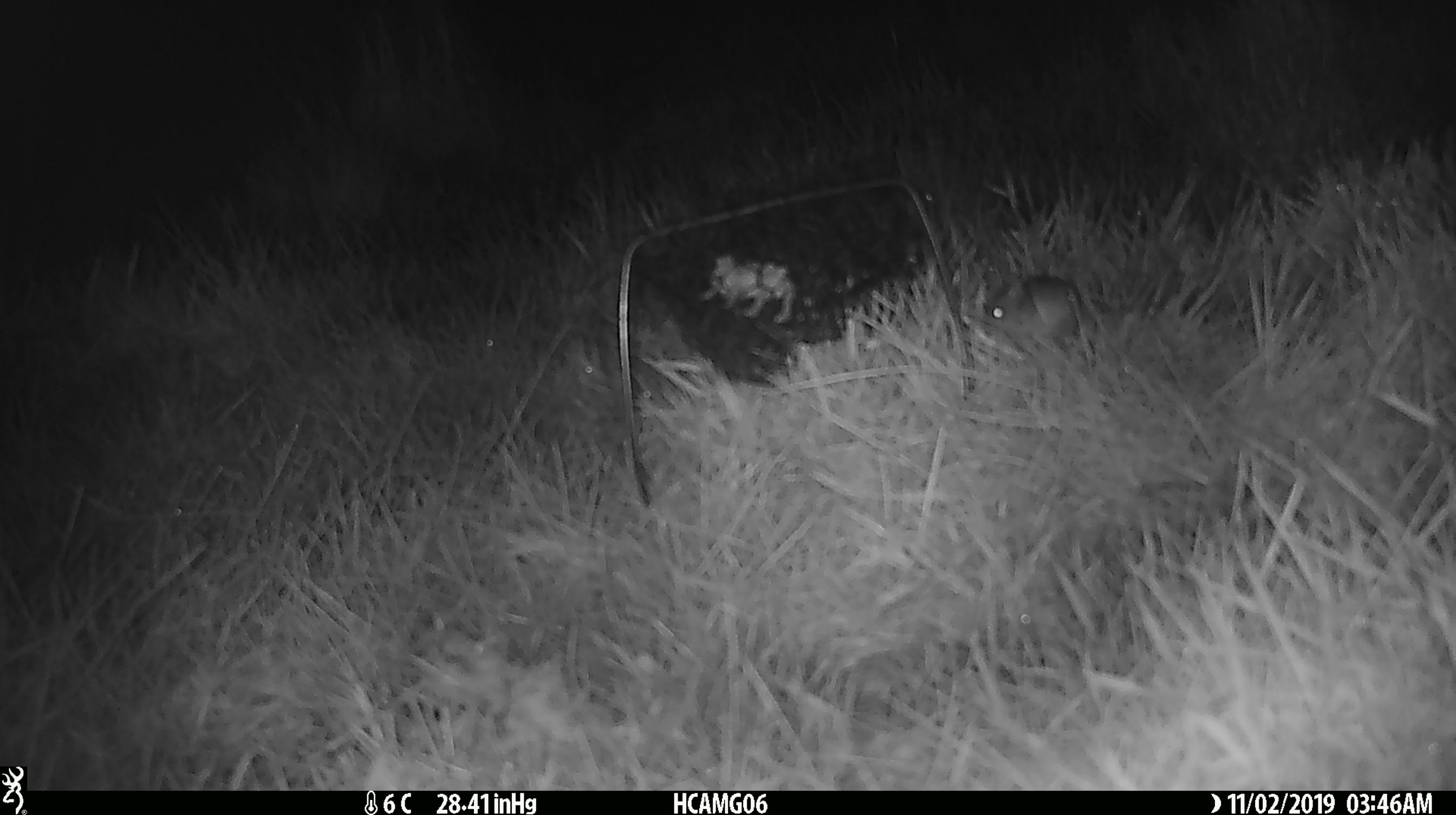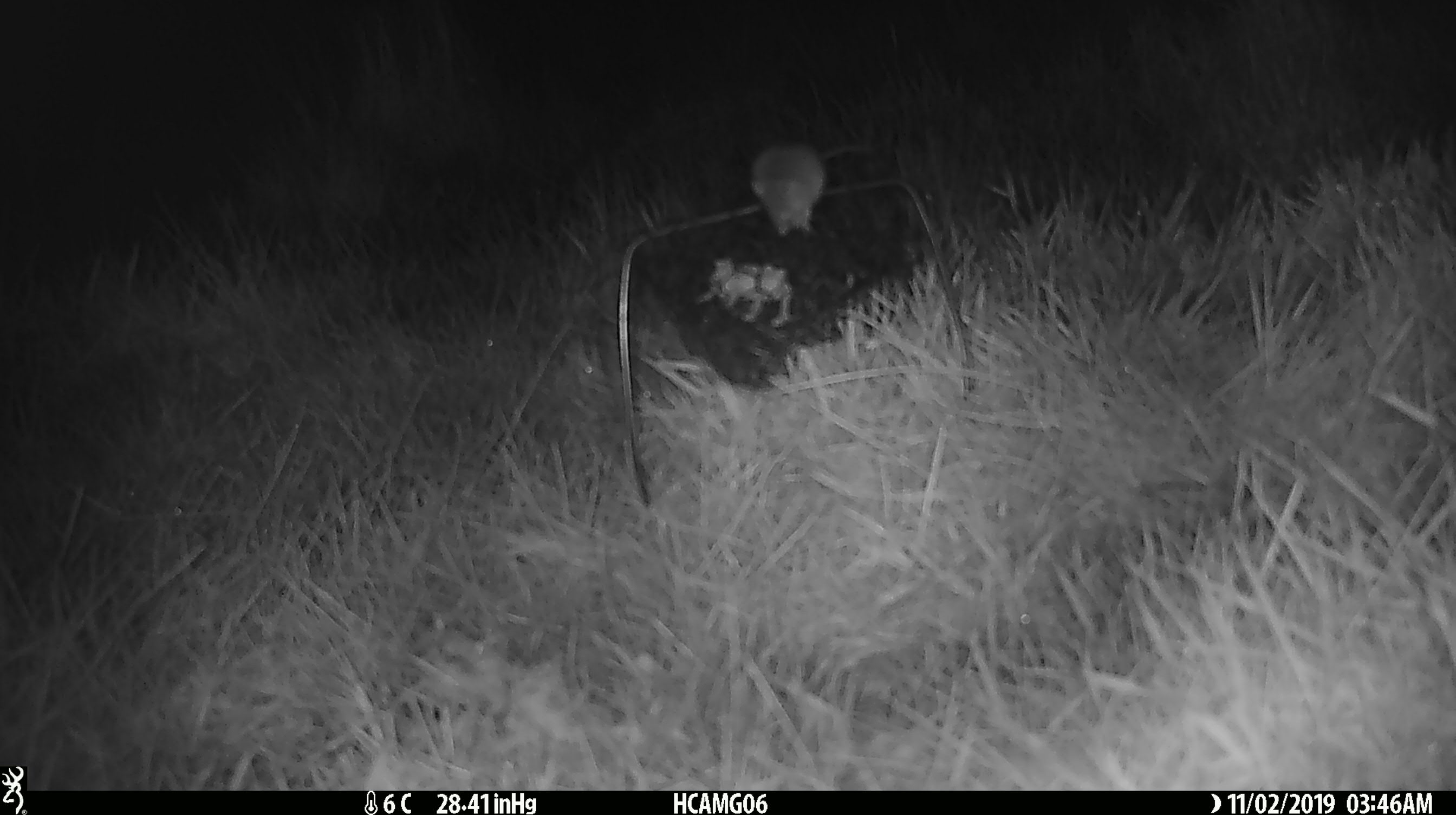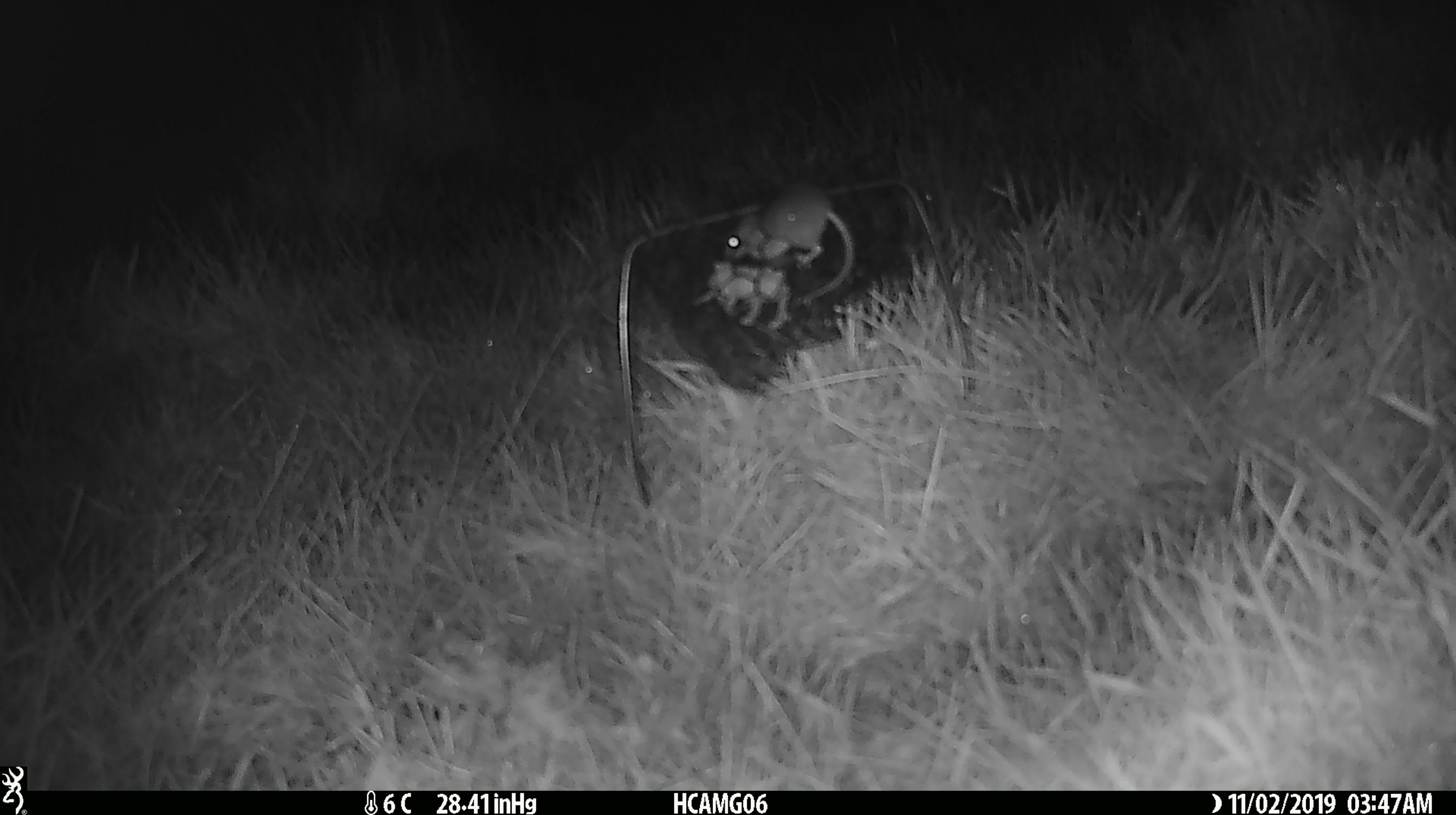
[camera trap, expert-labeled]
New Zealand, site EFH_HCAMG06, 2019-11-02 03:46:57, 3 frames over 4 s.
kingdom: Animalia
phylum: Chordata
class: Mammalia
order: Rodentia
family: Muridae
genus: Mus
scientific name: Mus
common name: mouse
----
■ Try it ■
Print every entry above verbatim but drop the images.

■ Result ■
[camera trap, expert-labeled]
New Zealand, site EFH_HCAMG06, 2019-11-02 03:46:57, 3 frames over 4 s.
kingdom: Animalia
phylum: Chordata
class: Mammalia
order: Rodentia
family: Muridae
genus: Mus
scientific name: Mus
common name: mouse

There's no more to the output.